Syrian President Bashar al-Assad visited Oman on Monday, his first official trip to the Gulf country in more than a decade of civil war at home, the Omani foreign ministry said.
The one-day trip to meet with Sultan Haitham bin Tareq came two weeks after a 7.8-magnitude earthquake struck southeastern Turkey and northern Syria, killing more than 44,000 people across both countries.
The February 6 quake sparked Arab outreach to the internationally-isolated Assad government, which was expelled from the Arab League after war broke out in 2011.
Sultan Haitham and Assad “held official talks” at the royal palace in Muscat, Oman’s foreign ministry said in a statement.
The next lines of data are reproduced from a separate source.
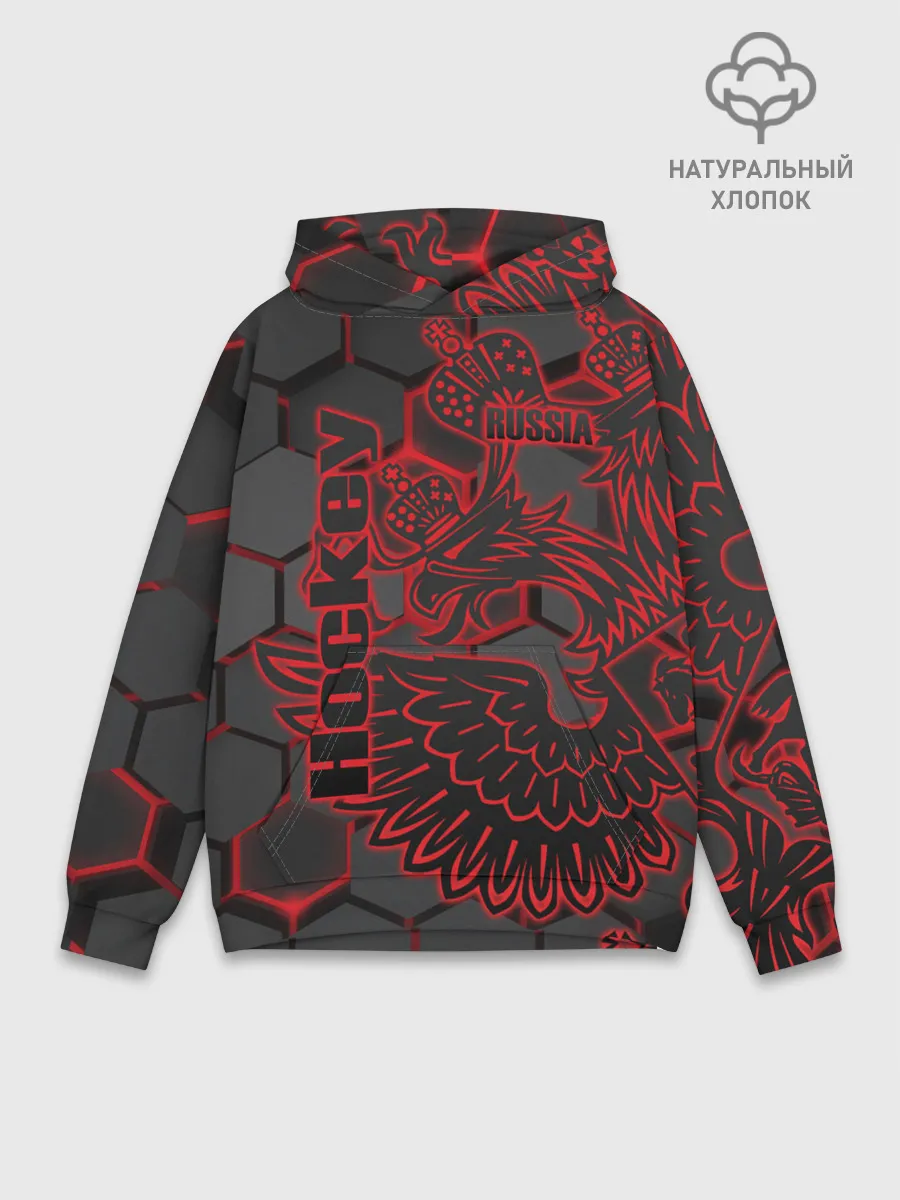 Худи мужской база хлопок / Хоккей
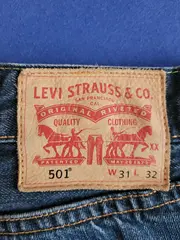 Vorschaubild 4 von 501 Herren Jeans Straight Leg Blau W31/L32 Denim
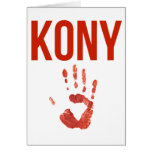 Joseph Kony 2012 - "blutige Hand" Waren Grußkarten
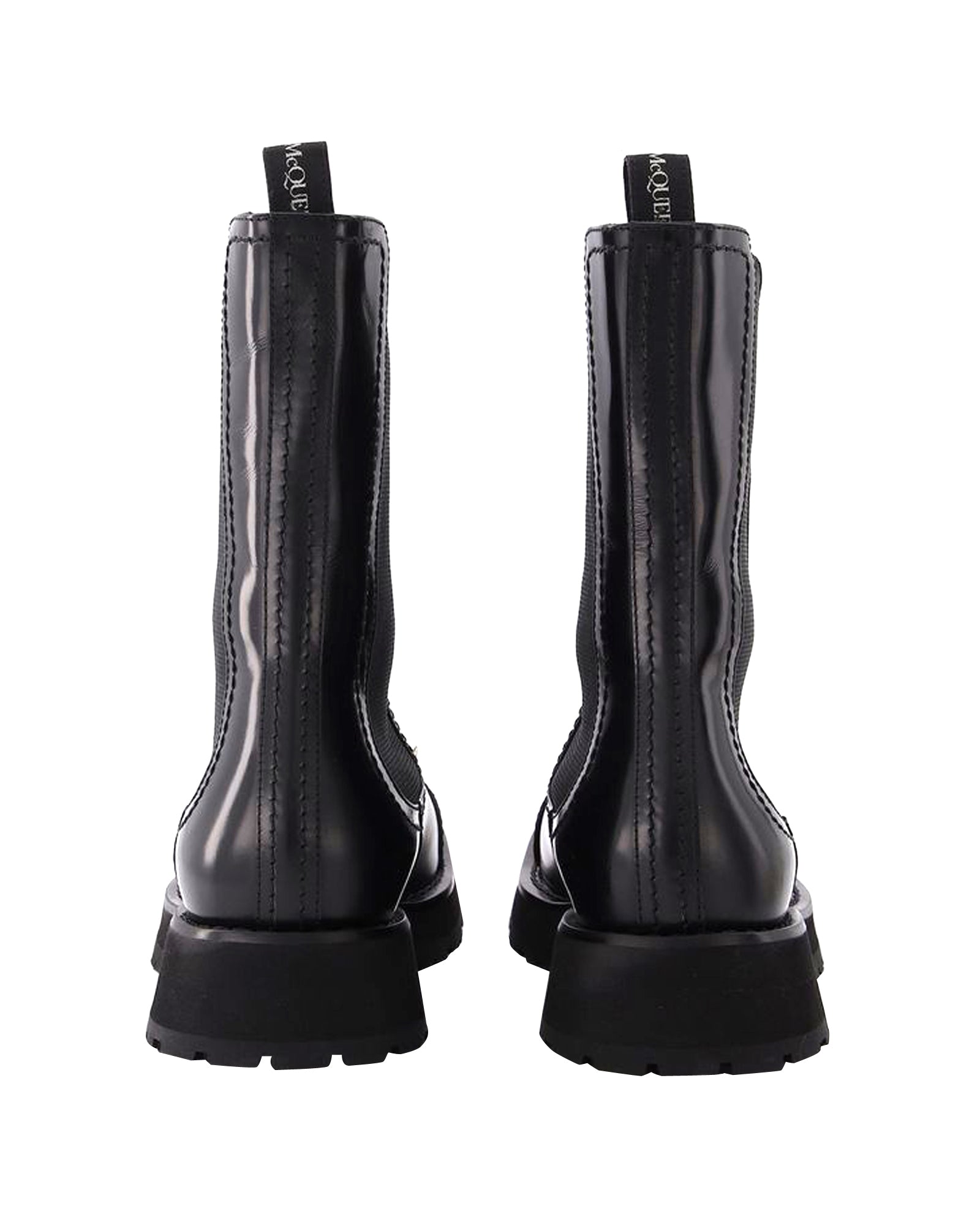 Ankle Boots With Studs in Black Leather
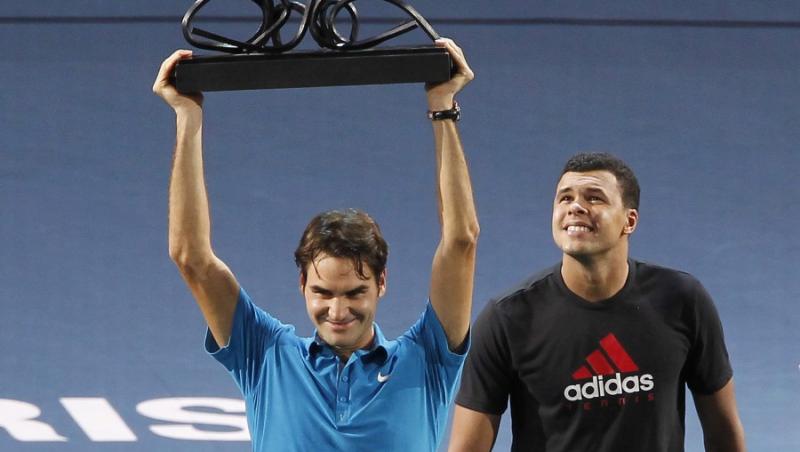 Roger Federer s-a impus in finala Mastersului de la Paris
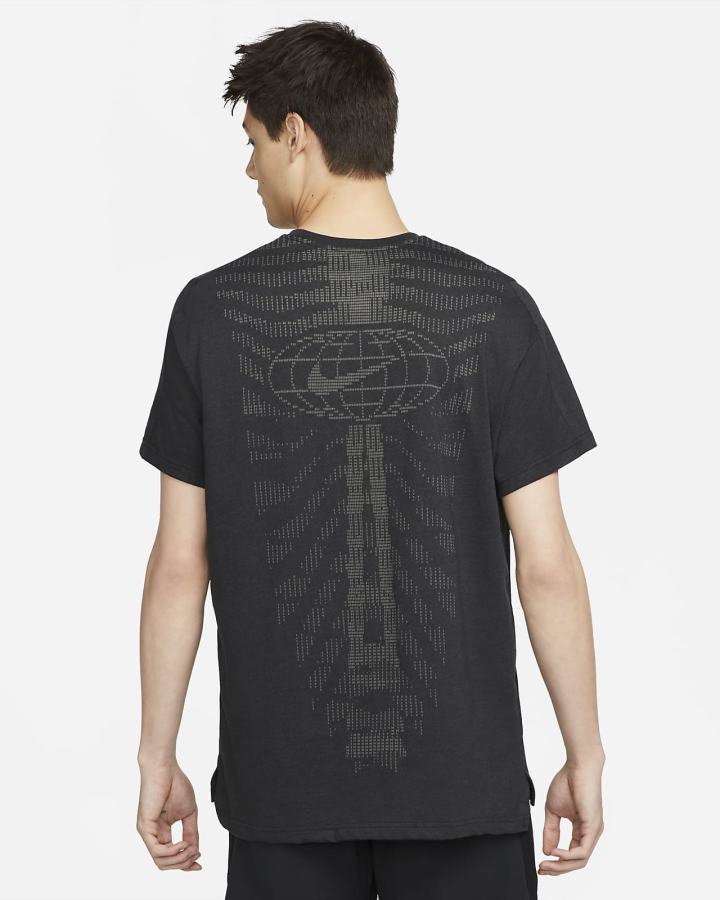 Camiseta Nike Pro Dri-FIT Short-Sleeve Top Hombre Negras Gris | CTBLF-9645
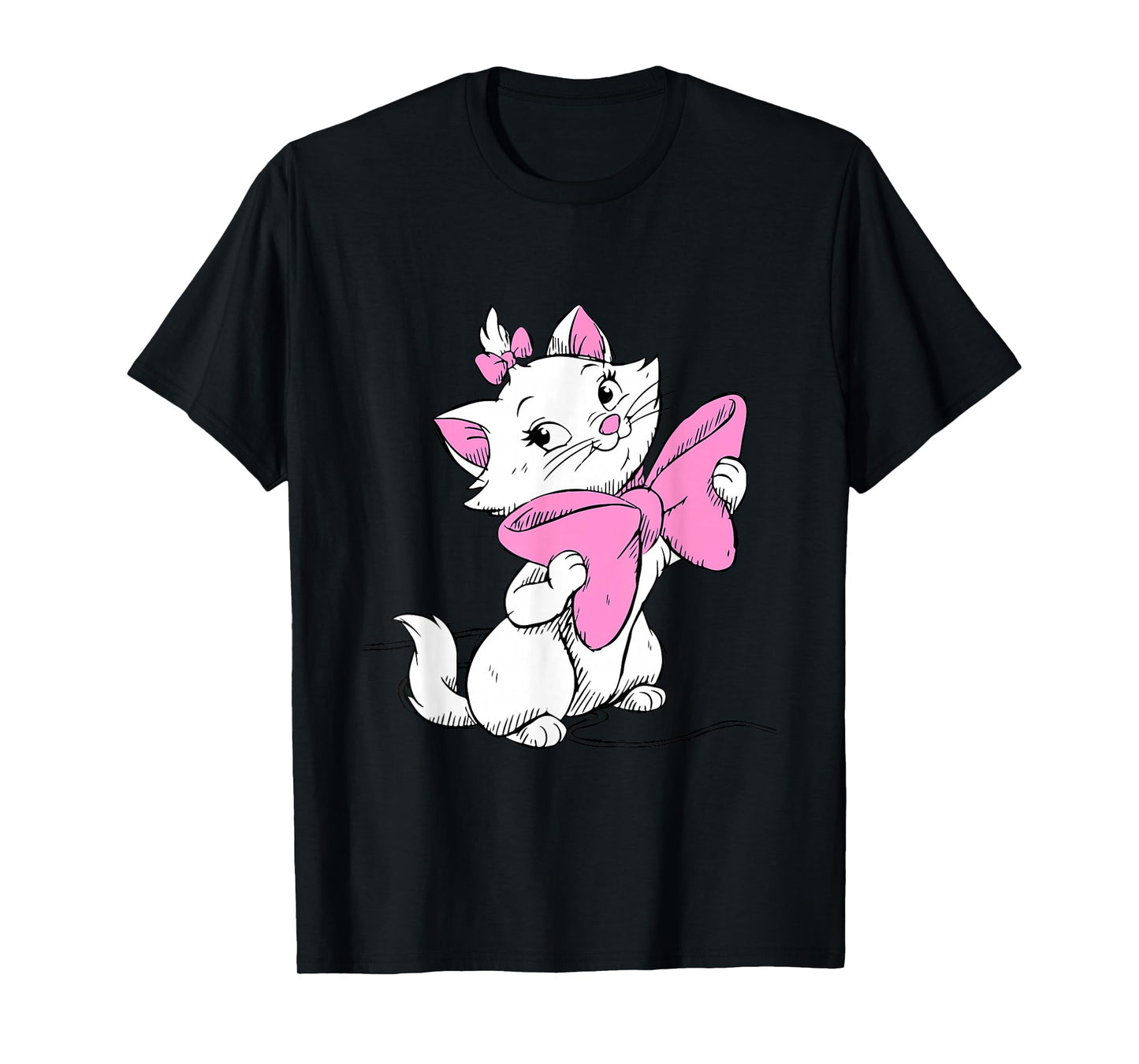 Disney The Aristocats Marie Big Bow Lovely Smile T-Shirt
The Omani ruler “extended anew his condolences and sincere sympathy to…. the president and to the brotherly Syrian people for the victims of the devastating earthquake”, it added.
The two leaders discussed regional issues and bilateral ties before holding a “private meeting”, the statement said without elaborating.
Unlike other Arab Gulf states, Oman never severed diplomatic ties with Damascus.
In Muscat, Assad praised Oman’s “balanced policies” over the years, the Syrian presidency said in a statement.
“The region is now more in need of Oman’s role… to strengthen ties between Arab states on the basis on mutual respect,” the statement quoted Assad as saying.
The United Arab Emirates and Bahrain both restored relations with Assad’s government in 2018.
Assad visited the UAE last year in his first trip to an Arab state since the war began, followed only by Monday’s Oman visit.
Analysts say a diplomatic momentum generated by aid efforts in the quake’s aftermath could bolster Assad’s relations with other countries in the Middle East that have so far resisted normalisation.
Saudi Arabia’s foreign minister said on Saturday a consensus was building in the Arab world that a new approach to Syria would be needed to address humanitarian crises including the quake.
“The status quo is not working and… we need to find some other approach,” Prince Faisal bin Farhan told the Munich Security Conference.
“What that approach is, is still being formulated,” he said.